Ketua Umum Kolaborasi Jurnalis Indonesia (KJI), Andarizal

PADANG Editor — Polemik pelayanan publik di lingkungan Sekretariat DPRD Provinsi Sumatera Barat terus menuai sorotan. Kali ini, Ketua Umum Kolaborasi Jurnalis Indonesia (KJI), Andarizal, angkat bicara menanggapi keluhan yang disampaikan jurnalis media Investigasi News, Afridon.

Andarizal menilai respons Sekretariat DPRD Provinsi Sumatera Barat terhadap surat resmi dari media terkesan lamban dan tidak transparan. Kondisi tersebut, menurutnya, menunjukkan buruknya tata kelola pelayanan publik di lembaga tersebut.

“Media adalah mitra strategis pemerintah dalam menyampaikan informasi kepada masyarakat. Sangat disayangkan jika surat resmi dari media justru direspons lambat, bahkan terkesan dipersulit,” tegas Andarizal.

Ia menambahkan, birokrasi pelayanan di lembaga publik seharusnya berjalan cepat, terbuka, dan memiliki standar operasional prosedur (SOP) yang jelas. Bukan sebaliknya, memunculkan aturan yang tidak memiliki dasar hukum.

Andarizal juga menyoroti adanya informasi mengenai syarat tambahan berupa “rekomendasi” dari pihak tertentu sebagai penentu kerja sama media dengan Sekretariat DPRD Sumbar.

“Jika benar ada syarat harus mendapat restu dari ketua organisasi atau kelompok tertentu untuk menentukan kerja sama, maka ini patut diduga sebagai bentuk maladministrasi. Dalam administrasi negara, semua harus memiliki dasar aturan yang jelas dan tertulis,” ujarnya.

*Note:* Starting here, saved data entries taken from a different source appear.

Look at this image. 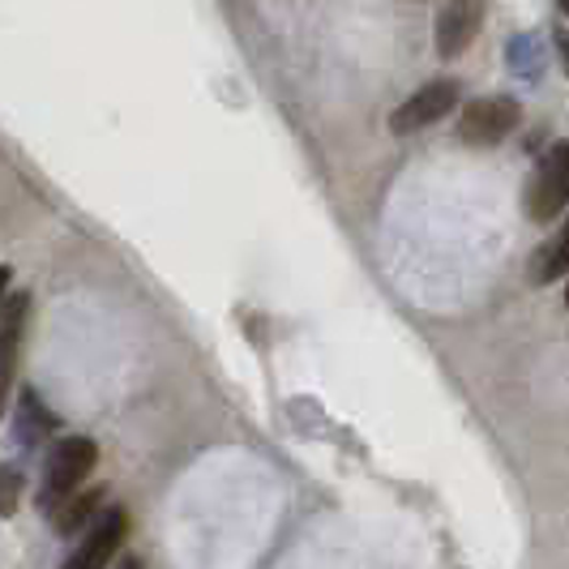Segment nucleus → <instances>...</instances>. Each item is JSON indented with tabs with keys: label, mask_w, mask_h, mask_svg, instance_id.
<instances>
[{
	"label": "nucleus",
	"mask_w": 569,
	"mask_h": 569,
	"mask_svg": "<svg viewBox=\"0 0 569 569\" xmlns=\"http://www.w3.org/2000/svg\"><path fill=\"white\" fill-rule=\"evenodd\" d=\"M99 462V446L90 437H60L57 446L48 450L43 462V485H39V510L52 513L57 506H64L73 492H82L86 476Z\"/></svg>",
	"instance_id": "f257e3e1"
},
{
	"label": "nucleus",
	"mask_w": 569,
	"mask_h": 569,
	"mask_svg": "<svg viewBox=\"0 0 569 569\" xmlns=\"http://www.w3.org/2000/svg\"><path fill=\"white\" fill-rule=\"evenodd\" d=\"M522 210L531 223H552L569 210V142H552L543 150V159L522 189Z\"/></svg>",
	"instance_id": "f03ea898"
},
{
	"label": "nucleus",
	"mask_w": 569,
	"mask_h": 569,
	"mask_svg": "<svg viewBox=\"0 0 569 569\" xmlns=\"http://www.w3.org/2000/svg\"><path fill=\"white\" fill-rule=\"evenodd\" d=\"M522 120V103L513 94H485V99H471L462 112H458V142L476 146V150H492L510 138Z\"/></svg>",
	"instance_id": "7ed1b4c3"
},
{
	"label": "nucleus",
	"mask_w": 569,
	"mask_h": 569,
	"mask_svg": "<svg viewBox=\"0 0 569 569\" xmlns=\"http://www.w3.org/2000/svg\"><path fill=\"white\" fill-rule=\"evenodd\" d=\"M458 99H462V86L455 78H437V82L420 86L411 99H402L399 108L390 112V133H420L428 124H437L441 116H450L458 108Z\"/></svg>",
	"instance_id": "20e7f679"
},
{
	"label": "nucleus",
	"mask_w": 569,
	"mask_h": 569,
	"mask_svg": "<svg viewBox=\"0 0 569 569\" xmlns=\"http://www.w3.org/2000/svg\"><path fill=\"white\" fill-rule=\"evenodd\" d=\"M488 13V0H450L437 9V22H432V48L441 60H455L471 48V39L480 34Z\"/></svg>",
	"instance_id": "39448f33"
},
{
	"label": "nucleus",
	"mask_w": 569,
	"mask_h": 569,
	"mask_svg": "<svg viewBox=\"0 0 569 569\" xmlns=\"http://www.w3.org/2000/svg\"><path fill=\"white\" fill-rule=\"evenodd\" d=\"M129 536V513L112 506V510H103L90 527L82 531V540L78 548L69 552V561L60 569H108L116 552H120V543Z\"/></svg>",
	"instance_id": "423d86ee"
},
{
	"label": "nucleus",
	"mask_w": 569,
	"mask_h": 569,
	"mask_svg": "<svg viewBox=\"0 0 569 569\" xmlns=\"http://www.w3.org/2000/svg\"><path fill=\"white\" fill-rule=\"evenodd\" d=\"M27 309L30 300L18 291L4 300L0 309V411H4V399L13 390V372H18V347H22V330H27Z\"/></svg>",
	"instance_id": "0eeeda50"
},
{
	"label": "nucleus",
	"mask_w": 569,
	"mask_h": 569,
	"mask_svg": "<svg viewBox=\"0 0 569 569\" xmlns=\"http://www.w3.org/2000/svg\"><path fill=\"white\" fill-rule=\"evenodd\" d=\"M566 274H569V214L566 223L552 231L540 249H536V257H531V283L548 287L557 283V279H566Z\"/></svg>",
	"instance_id": "6e6552de"
},
{
	"label": "nucleus",
	"mask_w": 569,
	"mask_h": 569,
	"mask_svg": "<svg viewBox=\"0 0 569 569\" xmlns=\"http://www.w3.org/2000/svg\"><path fill=\"white\" fill-rule=\"evenodd\" d=\"M103 497H108V488H82V492H73L64 506H57V510H52L57 536H78V531H86V527L99 518Z\"/></svg>",
	"instance_id": "1a4fd4ad"
},
{
	"label": "nucleus",
	"mask_w": 569,
	"mask_h": 569,
	"mask_svg": "<svg viewBox=\"0 0 569 569\" xmlns=\"http://www.w3.org/2000/svg\"><path fill=\"white\" fill-rule=\"evenodd\" d=\"M52 428H57V416L39 402L34 390H22V399H18V441L22 446H39L43 437H52Z\"/></svg>",
	"instance_id": "9d476101"
},
{
	"label": "nucleus",
	"mask_w": 569,
	"mask_h": 569,
	"mask_svg": "<svg viewBox=\"0 0 569 569\" xmlns=\"http://www.w3.org/2000/svg\"><path fill=\"white\" fill-rule=\"evenodd\" d=\"M506 64L522 82H536L543 73V43L540 34H513L510 48H506Z\"/></svg>",
	"instance_id": "9b49d317"
},
{
	"label": "nucleus",
	"mask_w": 569,
	"mask_h": 569,
	"mask_svg": "<svg viewBox=\"0 0 569 569\" xmlns=\"http://www.w3.org/2000/svg\"><path fill=\"white\" fill-rule=\"evenodd\" d=\"M18 501H22V476L0 462V518H9L18 510Z\"/></svg>",
	"instance_id": "f8f14e48"
},
{
	"label": "nucleus",
	"mask_w": 569,
	"mask_h": 569,
	"mask_svg": "<svg viewBox=\"0 0 569 569\" xmlns=\"http://www.w3.org/2000/svg\"><path fill=\"white\" fill-rule=\"evenodd\" d=\"M552 48H557V57H561V69L569 73V30L566 27L552 30Z\"/></svg>",
	"instance_id": "ddd939ff"
},
{
	"label": "nucleus",
	"mask_w": 569,
	"mask_h": 569,
	"mask_svg": "<svg viewBox=\"0 0 569 569\" xmlns=\"http://www.w3.org/2000/svg\"><path fill=\"white\" fill-rule=\"evenodd\" d=\"M4 300H9V266H0V309H4Z\"/></svg>",
	"instance_id": "4468645a"
},
{
	"label": "nucleus",
	"mask_w": 569,
	"mask_h": 569,
	"mask_svg": "<svg viewBox=\"0 0 569 569\" xmlns=\"http://www.w3.org/2000/svg\"><path fill=\"white\" fill-rule=\"evenodd\" d=\"M116 569H142V561H133V557H129V561H120Z\"/></svg>",
	"instance_id": "2eb2a0df"
},
{
	"label": "nucleus",
	"mask_w": 569,
	"mask_h": 569,
	"mask_svg": "<svg viewBox=\"0 0 569 569\" xmlns=\"http://www.w3.org/2000/svg\"><path fill=\"white\" fill-rule=\"evenodd\" d=\"M557 9H561V13L569 18V0H557Z\"/></svg>",
	"instance_id": "dca6fc26"
},
{
	"label": "nucleus",
	"mask_w": 569,
	"mask_h": 569,
	"mask_svg": "<svg viewBox=\"0 0 569 569\" xmlns=\"http://www.w3.org/2000/svg\"><path fill=\"white\" fill-rule=\"evenodd\" d=\"M566 309H569V287H566Z\"/></svg>",
	"instance_id": "f3484780"
}]
</instances>
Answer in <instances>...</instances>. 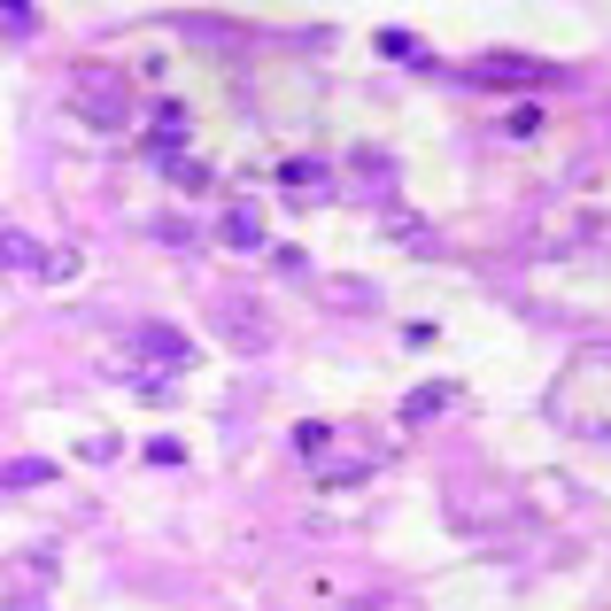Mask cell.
<instances>
[{"instance_id": "6da1fadb", "label": "cell", "mask_w": 611, "mask_h": 611, "mask_svg": "<svg viewBox=\"0 0 611 611\" xmlns=\"http://www.w3.org/2000/svg\"><path fill=\"white\" fill-rule=\"evenodd\" d=\"M550 410L573 426V434H596L611 441V349H581L573 364H565V379H557Z\"/></svg>"}, {"instance_id": "7a4b0ae2", "label": "cell", "mask_w": 611, "mask_h": 611, "mask_svg": "<svg viewBox=\"0 0 611 611\" xmlns=\"http://www.w3.org/2000/svg\"><path fill=\"white\" fill-rule=\"evenodd\" d=\"M62 101H70L86 124H101V132H117V124H124V78L109 70V62H78L70 86H62Z\"/></svg>"}, {"instance_id": "3957f363", "label": "cell", "mask_w": 611, "mask_h": 611, "mask_svg": "<svg viewBox=\"0 0 611 611\" xmlns=\"http://www.w3.org/2000/svg\"><path fill=\"white\" fill-rule=\"evenodd\" d=\"M132 349L155 356V364H171V372H186V364H194V341H186V333H171V325H132Z\"/></svg>"}, {"instance_id": "277c9868", "label": "cell", "mask_w": 611, "mask_h": 611, "mask_svg": "<svg viewBox=\"0 0 611 611\" xmlns=\"http://www.w3.org/2000/svg\"><path fill=\"white\" fill-rule=\"evenodd\" d=\"M480 78H488V86H550V62H534V55H488V62H480Z\"/></svg>"}, {"instance_id": "5b68a950", "label": "cell", "mask_w": 611, "mask_h": 611, "mask_svg": "<svg viewBox=\"0 0 611 611\" xmlns=\"http://www.w3.org/2000/svg\"><path fill=\"white\" fill-rule=\"evenodd\" d=\"M178 31H186V39H202V47H240V39H248V31L225 24V16H178Z\"/></svg>"}, {"instance_id": "8992f818", "label": "cell", "mask_w": 611, "mask_h": 611, "mask_svg": "<svg viewBox=\"0 0 611 611\" xmlns=\"http://www.w3.org/2000/svg\"><path fill=\"white\" fill-rule=\"evenodd\" d=\"M186 109H178V101H163V109H155V147H163V155H178V140H186Z\"/></svg>"}, {"instance_id": "52a82bcc", "label": "cell", "mask_w": 611, "mask_h": 611, "mask_svg": "<svg viewBox=\"0 0 611 611\" xmlns=\"http://www.w3.org/2000/svg\"><path fill=\"white\" fill-rule=\"evenodd\" d=\"M387 240H403L410 256H434V225H418V217H387Z\"/></svg>"}, {"instance_id": "ba28073f", "label": "cell", "mask_w": 611, "mask_h": 611, "mask_svg": "<svg viewBox=\"0 0 611 611\" xmlns=\"http://www.w3.org/2000/svg\"><path fill=\"white\" fill-rule=\"evenodd\" d=\"M225 240L233 248H263V217L256 209H225Z\"/></svg>"}, {"instance_id": "9c48e42d", "label": "cell", "mask_w": 611, "mask_h": 611, "mask_svg": "<svg viewBox=\"0 0 611 611\" xmlns=\"http://www.w3.org/2000/svg\"><path fill=\"white\" fill-rule=\"evenodd\" d=\"M279 186H287V194H325V171H318V163H287Z\"/></svg>"}, {"instance_id": "30bf717a", "label": "cell", "mask_w": 611, "mask_h": 611, "mask_svg": "<svg viewBox=\"0 0 611 611\" xmlns=\"http://www.w3.org/2000/svg\"><path fill=\"white\" fill-rule=\"evenodd\" d=\"M449 403V387H410V403H403V418L418 426V418H434V410Z\"/></svg>"}, {"instance_id": "8fae6325", "label": "cell", "mask_w": 611, "mask_h": 611, "mask_svg": "<svg viewBox=\"0 0 611 611\" xmlns=\"http://www.w3.org/2000/svg\"><path fill=\"white\" fill-rule=\"evenodd\" d=\"M503 132H511V140H534V132H542V109H534V101H519V109L503 117Z\"/></svg>"}, {"instance_id": "7c38bea8", "label": "cell", "mask_w": 611, "mask_h": 611, "mask_svg": "<svg viewBox=\"0 0 611 611\" xmlns=\"http://www.w3.org/2000/svg\"><path fill=\"white\" fill-rule=\"evenodd\" d=\"M39 480H55V472H47V465H31V457H24V465H8V472H0V488H39Z\"/></svg>"}, {"instance_id": "4fadbf2b", "label": "cell", "mask_w": 611, "mask_h": 611, "mask_svg": "<svg viewBox=\"0 0 611 611\" xmlns=\"http://www.w3.org/2000/svg\"><path fill=\"white\" fill-rule=\"evenodd\" d=\"M163 163H171V178L186 186V194H202V186H209V171H202V163H186V155H163Z\"/></svg>"}, {"instance_id": "5bb4252c", "label": "cell", "mask_w": 611, "mask_h": 611, "mask_svg": "<svg viewBox=\"0 0 611 611\" xmlns=\"http://www.w3.org/2000/svg\"><path fill=\"white\" fill-rule=\"evenodd\" d=\"M333 302H356V310H364V302H379V294L364 287V279H333Z\"/></svg>"}, {"instance_id": "9a60e30c", "label": "cell", "mask_w": 611, "mask_h": 611, "mask_svg": "<svg viewBox=\"0 0 611 611\" xmlns=\"http://www.w3.org/2000/svg\"><path fill=\"white\" fill-rule=\"evenodd\" d=\"M225 333H233V341H248V349H263V341H271L256 318H225Z\"/></svg>"}, {"instance_id": "2e32d148", "label": "cell", "mask_w": 611, "mask_h": 611, "mask_svg": "<svg viewBox=\"0 0 611 611\" xmlns=\"http://www.w3.org/2000/svg\"><path fill=\"white\" fill-rule=\"evenodd\" d=\"M0 263H39V256H31L24 233H0Z\"/></svg>"}]
</instances>
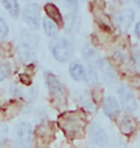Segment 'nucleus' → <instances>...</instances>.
<instances>
[{
	"label": "nucleus",
	"mask_w": 140,
	"mask_h": 148,
	"mask_svg": "<svg viewBox=\"0 0 140 148\" xmlns=\"http://www.w3.org/2000/svg\"><path fill=\"white\" fill-rule=\"evenodd\" d=\"M82 54H83V58H86L87 61H90L91 58H95V50L91 48L90 45H86L83 49H82Z\"/></svg>",
	"instance_id": "21"
},
{
	"label": "nucleus",
	"mask_w": 140,
	"mask_h": 148,
	"mask_svg": "<svg viewBox=\"0 0 140 148\" xmlns=\"http://www.w3.org/2000/svg\"><path fill=\"white\" fill-rule=\"evenodd\" d=\"M102 109H104L105 116L108 117L109 120L112 121H117V118L120 117L121 113V108H120V103L114 97H106L104 98V103H102Z\"/></svg>",
	"instance_id": "10"
},
{
	"label": "nucleus",
	"mask_w": 140,
	"mask_h": 148,
	"mask_svg": "<svg viewBox=\"0 0 140 148\" xmlns=\"http://www.w3.org/2000/svg\"><path fill=\"white\" fill-rule=\"evenodd\" d=\"M90 139L91 141L97 145V147H101L104 148L106 147L109 144V136L106 133V130L100 125V124H97V122H93L90 126Z\"/></svg>",
	"instance_id": "9"
},
{
	"label": "nucleus",
	"mask_w": 140,
	"mask_h": 148,
	"mask_svg": "<svg viewBox=\"0 0 140 148\" xmlns=\"http://www.w3.org/2000/svg\"><path fill=\"white\" fill-rule=\"evenodd\" d=\"M8 34V25L5 23V21L3 18H0V40L5 38Z\"/></svg>",
	"instance_id": "24"
},
{
	"label": "nucleus",
	"mask_w": 140,
	"mask_h": 148,
	"mask_svg": "<svg viewBox=\"0 0 140 148\" xmlns=\"http://www.w3.org/2000/svg\"><path fill=\"white\" fill-rule=\"evenodd\" d=\"M1 4L12 18H18L21 14V7H19L18 0H1Z\"/></svg>",
	"instance_id": "18"
},
{
	"label": "nucleus",
	"mask_w": 140,
	"mask_h": 148,
	"mask_svg": "<svg viewBox=\"0 0 140 148\" xmlns=\"http://www.w3.org/2000/svg\"><path fill=\"white\" fill-rule=\"evenodd\" d=\"M135 36L140 40V21L135 25Z\"/></svg>",
	"instance_id": "28"
},
{
	"label": "nucleus",
	"mask_w": 140,
	"mask_h": 148,
	"mask_svg": "<svg viewBox=\"0 0 140 148\" xmlns=\"http://www.w3.org/2000/svg\"><path fill=\"white\" fill-rule=\"evenodd\" d=\"M129 84L136 90H140V73H136L129 79Z\"/></svg>",
	"instance_id": "26"
},
{
	"label": "nucleus",
	"mask_w": 140,
	"mask_h": 148,
	"mask_svg": "<svg viewBox=\"0 0 140 148\" xmlns=\"http://www.w3.org/2000/svg\"><path fill=\"white\" fill-rule=\"evenodd\" d=\"M79 101L83 105V108L89 110V112H95L97 110V103H95L94 98H93V94H91L89 90H84L80 92V97H79Z\"/></svg>",
	"instance_id": "16"
},
{
	"label": "nucleus",
	"mask_w": 140,
	"mask_h": 148,
	"mask_svg": "<svg viewBox=\"0 0 140 148\" xmlns=\"http://www.w3.org/2000/svg\"><path fill=\"white\" fill-rule=\"evenodd\" d=\"M59 125L69 140H76L83 136L86 117L80 112H67L59 117Z\"/></svg>",
	"instance_id": "1"
},
{
	"label": "nucleus",
	"mask_w": 140,
	"mask_h": 148,
	"mask_svg": "<svg viewBox=\"0 0 140 148\" xmlns=\"http://www.w3.org/2000/svg\"><path fill=\"white\" fill-rule=\"evenodd\" d=\"M10 73H11V69H10L8 64H0V82L7 79L10 76Z\"/></svg>",
	"instance_id": "22"
},
{
	"label": "nucleus",
	"mask_w": 140,
	"mask_h": 148,
	"mask_svg": "<svg viewBox=\"0 0 140 148\" xmlns=\"http://www.w3.org/2000/svg\"><path fill=\"white\" fill-rule=\"evenodd\" d=\"M42 27H44V32H45V34L48 37H50V38H56V36L59 34L60 32V27L56 25V23L52 21V19H49L48 16L46 18H44V21H42Z\"/></svg>",
	"instance_id": "17"
},
{
	"label": "nucleus",
	"mask_w": 140,
	"mask_h": 148,
	"mask_svg": "<svg viewBox=\"0 0 140 148\" xmlns=\"http://www.w3.org/2000/svg\"><path fill=\"white\" fill-rule=\"evenodd\" d=\"M23 21L33 29H38L41 25V7L37 3H29L23 8Z\"/></svg>",
	"instance_id": "7"
},
{
	"label": "nucleus",
	"mask_w": 140,
	"mask_h": 148,
	"mask_svg": "<svg viewBox=\"0 0 140 148\" xmlns=\"http://www.w3.org/2000/svg\"><path fill=\"white\" fill-rule=\"evenodd\" d=\"M135 19V11L132 8H124L121 12H118L117 15V26L121 29L122 32H127L129 30V27L132 26Z\"/></svg>",
	"instance_id": "11"
},
{
	"label": "nucleus",
	"mask_w": 140,
	"mask_h": 148,
	"mask_svg": "<svg viewBox=\"0 0 140 148\" xmlns=\"http://www.w3.org/2000/svg\"><path fill=\"white\" fill-rule=\"evenodd\" d=\"M7 137H8V126L0 122V145L7 140Z\"/></svg>",
	"instance_id": "23"
},
{
	"label": "nucleus",
	"mask_w": 140,
	"mask_h": 148,
	"mask_svg": "<svg viewBox=\"0 0 140 148\" xmlns=\"http://www.w3.org/2000/svg\"><path fill=\"white\" fill-rule=\"evenodd\" d=\"M84 80H86V84L93 87L98 83V72H97V68L95 67H89L86 69V75H84Z\"/></svg>",
	"instance_id": "19"
},
{
	"label": "nucleus",
	"mask_w": 140,
	"mask_h": 148,
	"mask_svg": "<svg viewBox=\"0 0 140 148\" xmlns=\"http://www.w3.org/2000/svg\"><path fill=\"white\" fill-rule=\"evenodd\" d=\"M118 129H120V133L124 136H131L132 133H135L136 129H137V122L133 117L131 116H124L121 118V121L118 124Z\"/></svg>",
	"instance_id": "13"
},
{
	"label": "nucleus",
	"mask_w": 140,
	"mask_h": 148,
	"mask_svg": "<svg viewBox=\"0 0 140 148\" xmlns=\"http://www.w3.org/2000/svg\"><path fill=\"white\" fill-rule=\"evenodd\" d=\"M18 79H19V82H21V83H23L25 86H30V84H32V76H30V75H27V73H19Z\"/></svg>",
	"instance_id": "27"
},
{
	"label": "nucleus",
	"mask_w": 140,
	"mask_h": 148,
	"mask_svg": "<svg viewBox=\"0 0 140 148\" xmlns=\"http://www.w3.org/2000/svg\"><path fill=\"white\" fill-rule=\"evenodd\" d=\"M133 1H135V3H136V5H137V7H139V8H140V0H133Z\"/></svg>",
	"instance_id": "29"
},
{
	"label": "nucleus",
	"mask_w": 140,
	"mask_h": 148,
	"mask_svg": "<svg viewBox=\"0 0 140 148\" xmlns=\"http://www.w3.org/2000/svg\"><path fill=\"white\" fill-rule=\"evenodd\" d=\"M22 42L18 46V53L19 57L22 61L27 63V61H32L33 58L36 57L37 53V46H38V38L36 34L23 30L22 32Z\"/></svg>",
	"instance_id": "4"
},
{
	"label": "nucleus",
	"mask_w": 140,
	"mask_h": 148,
	"mask_svg": "<svg viewBox=\"0 0 140 148\" xmlns=\"http://www.w3.org/2000/svg\"><path fill=\"white\" fill-rule=\"evenodd\" d=\"M118 94V101H120V108H122L125 112L133 113L137 109V101H136L135 94L132 92V90H129V87L125 84H121L117 88Z\"/></svg>",
	"instance_id": "6"
},
{
	"label": "nucleus",
	"mask_w": 140,
	"mask_h": 148,
	"mask_svg": "<svg viewBox=\"0 0 140 148\" xmlns=\"http://www.w3.org/2000/svg\"><path fill=\"white\" fill-rule=\"evenodd\" d=\"M64 4L69 11L76 12L78 7H79V0H64Z\"/></svg>",
	"instance_id": "25"
},
{
	"label": "nucleus",
	"mask_w": 140,
	"mask_h": 148,
	"mask_svg": "<svg viewBox=\"0 0 140 148\" xmlns=\"http://www.w3.org/2000/svg\"><path fill=\"white\" fill-rule=\"evenodd\" d=\"M45 84L53 102L56 105L64 106L67 103V91L63 83L59 80V77L52 72H45Z\"/></svg>",
	"instance_id": "3"
},
{
	"label": "nucleus",
	"mask_w": 140,
	"mask_h": 148,
	"mask_svg": "<svg viewBox=\"0 0 140 148\" xmlns=\"http://www.w3.org/2000/svg\"><path fill=\"white\" fill-rule=\"evenodd\" d=\"M95 67L98 68L101 76H102V79H104L106 84H113L116 82L117 73H116V69L113 68V65L109 63V60H106V58H97Z\"/></svg>",
	"instance_id": "8"
},
{
	"label": "nucleus",
	"mask_w": 140,
	"mask_h": 148,
	"mask_svg": "<svg viewBox=\"0 0 140 148\" xmlns=\"http://www.w3.org/2000/svg\"><path fill=\"white\" fill-rule=\"evenodd\" d=\"M15 140L18 147L21 148H33L36 133L34 128L30 122H19L15 128Z\"/></svg>",
	"instance_id": "5"
},
{
	"label": "nucleus",
	"mask_w": 140,
	"mask_h": 148,
	"mask_svg": "<svg viewBox=\"0 0 140 148\" xmlns=\"http://www.w3.org/2000/svg\"><path fill=\"white\" fill-rule=\"evenodd\" d=\"M44 11H45V14L48 15V18L52 19L57 26H64V18L63 15H61V12H60V10L56 7V5L53 4V3H46L45 5H44Z\"/></svg>",
	"instance_id": "14"
},
{
	"label": "nucleus",
	"mask_w": 140,
	"mask_h": 148,
	"mask_svg": "<svg viewBox=\"0 0 140 148\" xmlns=\"http://www.w3.org/2000/svg\"><path fill=\"white\" fill-rule=\"evenodd\" d=\"M68 71H69V76L76 82L83 80V79H84V75H86V68H84V65H83L80 61H78V60L71 61Z\"/></svg>",
	"instance_id": "15"
},
{
	"label": "nucleus",
	"mask_w": 140,
	"mask_h": 148,
	"mask_svg": "<svg viewBox=\"0 0 140 148\" xmlns=\"http://www.w3.org/2000/svg\"><path fill=\"white\" fill-rule=\"evenodd\" d=\"M80 25H82V19L78 12H69L64 18V30L69 33V34L78 33V30L80 29Z\"/></svg>",
	"instance_id": "12"
},
{
	"label": "nucleus",
	"mask_w": 140,
	"mask_h": 148,
	"mask_svg": "<svg viewBox=\"0 0 140 148\" xmlns=\"http://www.w3.org/2000/svg\"><path fill=\"white\" fill-rule=\"evenodd\" d=\"M49 50L52 56L54 57L56 61L59 63H67L68 60H71L75 52V46L68 38H52L49 42Z\"/></svg>",
	"instance_id": "2"
},
{
	"label": "nucleus",
	"mask_w": 140,
	"mask_h": 148,
	"mask_svg": "<svg viewBox=\"0 0 140 148\" xmlns=\"http://www.w3.org/2000/svg\"><path fill=\"white\" fill-rule=\"evenodd\" d=\"M131 63H132V67L135 68L136 71L140 69V49L136 48L133 50V53L131 54Z\"/></svg>",
	"instance_id": "20"
}]
</instances>
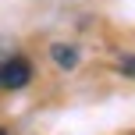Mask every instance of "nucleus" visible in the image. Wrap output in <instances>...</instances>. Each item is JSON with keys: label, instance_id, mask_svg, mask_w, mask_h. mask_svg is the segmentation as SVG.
<instances>
[{"label": "nucleus", "instance_id": "1", "mask_svg": "<svg viewBox=\"0 0 135 135\" xmlns=\"http://www.w3.org/2000/svg\"><path fill=\"white\" fill-rule=\"evenodd\" d=\"M32 82V64L25 57H7L0 64V89H25Z\"/></svg>", "mask_w": 135, "mask_h": 135}, {"label": "nucleus", "instance_id": "2", "mask_svg": "<svg viewBox=\"0 0 135 135\" xmlns=\"http://www.w3.org/2000/svg\"><path fill=\"white\" fill-rule=\"evenodd\" d=\"M50 57H54V61L61 64L64 71H71V68L78 64V50L68 46V43H54V46H50Z\"/></svg>", "mask_w": 135, "mask_h": 135}, {"label": "nucleus", "instance_id": "3", "mask_svg": "<svg viewBox=\"0 0 135 135\" xmlns=\"http://www.w3.org/2000/svg\"><path fill=\"white\" fill-rule=\"evenodd\" d=\"M117 68H121V75L135 78V57H121V61H117Z\"/></svg>", "mask_w": 135, "mask_h": 135}, {"label": "nucleus", "instance_id": "4", "mask_svg": "<svg viewBox=\"0 0 135 135\" xmlns=\"http://www.w3.org/2000/svg\"><path fill=\"white\" fill-rule=\"evenodd\" d=\"M0 135H7V128H0Z\"/></svg>", "mask_w": 135, "mask_h": 135}]
</instances>
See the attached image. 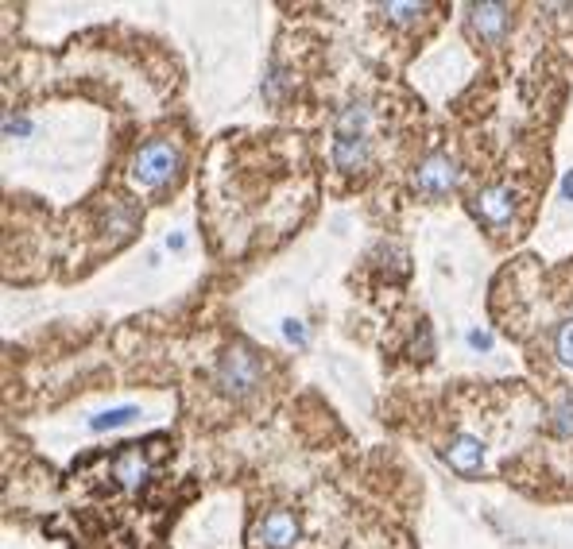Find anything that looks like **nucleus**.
Masks as SVG:
<instances>
[{
  "label": "nucleus",
  "mask_w": 573,
  "mask_h": 549,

Menurut Andarizal, lembaga publik seperti Sekretariat DPRD harus menjunjung tinggi prinsip transparansi dan akuntabilitas dalam setiap pelayanan, termasuk dalam menjalin kerja sama dengan media.

Karena itu, KJI mendukung langkah yang ditempuh Afridon dengan menyampaikan pengaduan ke Ombudsman Republik Indonesia agar persoalan tersebut dapat ditelusuri secara objektif.

“Kami mendukung langkah administratif maupun hukum yang ditempuh rekan Afridon melalui Ombudsman. Ini penting agar ada evaluasi dan perbaikan pelayanan publik di Sekretariat DPRD Sumbar ke depan,” tegasnya.

Ia berharap polemik ini menjadi momentum bagi lembaga pemerintah daerah untuk memperbaiki sistem pelayanan publik agar lebih profesional, terbuka, dan tidak menimbulkan kesan diskriminatif terhadap media.